_Excerpted text:_
┏━━
To be subject to a first degree conviction, a robber who is unarmed but threatens to use a gun or knife must also make a physical gesture to give the impression of possessing the weapon.
But the court ruled Monday that such a gesture is not required in bomb-threat cases in order for a victim to have a reasonable belief that there is a deadly weapon involved, the court said. The words alone are enough for a first-degree conviction.
"Today, the sad reality is that persons have armed themselves with bombs concealed under their clothes, in shoes, and in headgear," the court said. "The threat to use such a weapon is likely to induce terror greater than the threat of a gun or knife."
The court reinstated first-degree robbery convictions for Kelvin Williams, who was found guilty of robbing a Camden County bank, and Christopher Dekowski, who was convicted in a separate similar case in Union County.
┗━━
_Data excerpt:_
┏━━
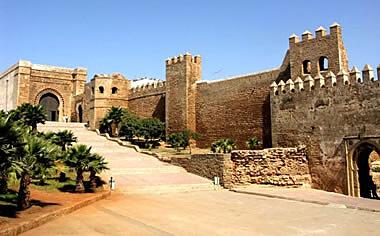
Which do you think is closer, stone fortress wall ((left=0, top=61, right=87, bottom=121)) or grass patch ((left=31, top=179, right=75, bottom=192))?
grass patch ((left=31, top=179, right=75, bottom=192))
┗━━
_Exercise objective:_
Carry the news report on the court's bomb-threat robbery ruling forward, beginning right after its last sentence about the reinstated convictions of Kelvin Williams and Christopher Dekowski.

_Response:_
Williams was charged in an October 2008 robbery at the Sun National Bank in Somerdale. Head teller Cheryl Duncan said Williams told her "that he had a bomb and to give him $7 million."
Duncan did not see a bomb, but testified that Williams was wearing a hooded sweatshirt and his hands and lower body were not visible. She said she thought he could be "crazy enough" to blow himself up, so she handed over $552 from her teller's draw.
Williams was arrested a short time later. He was found guilty of first-degree robbery and sentenced to 14 years in prison. Dekowski was convicted of robbing a Roselle bank and sentenced to 13 years.
Neither defendant was armed with a bombs and defense lawyers appealed, contending there was insufficient evidence for a first-degree charge, which carries more prison time.
The appeals court agreed and overturned both convictions because neither defendant made a physical gesture indicating he was carrying a bomb.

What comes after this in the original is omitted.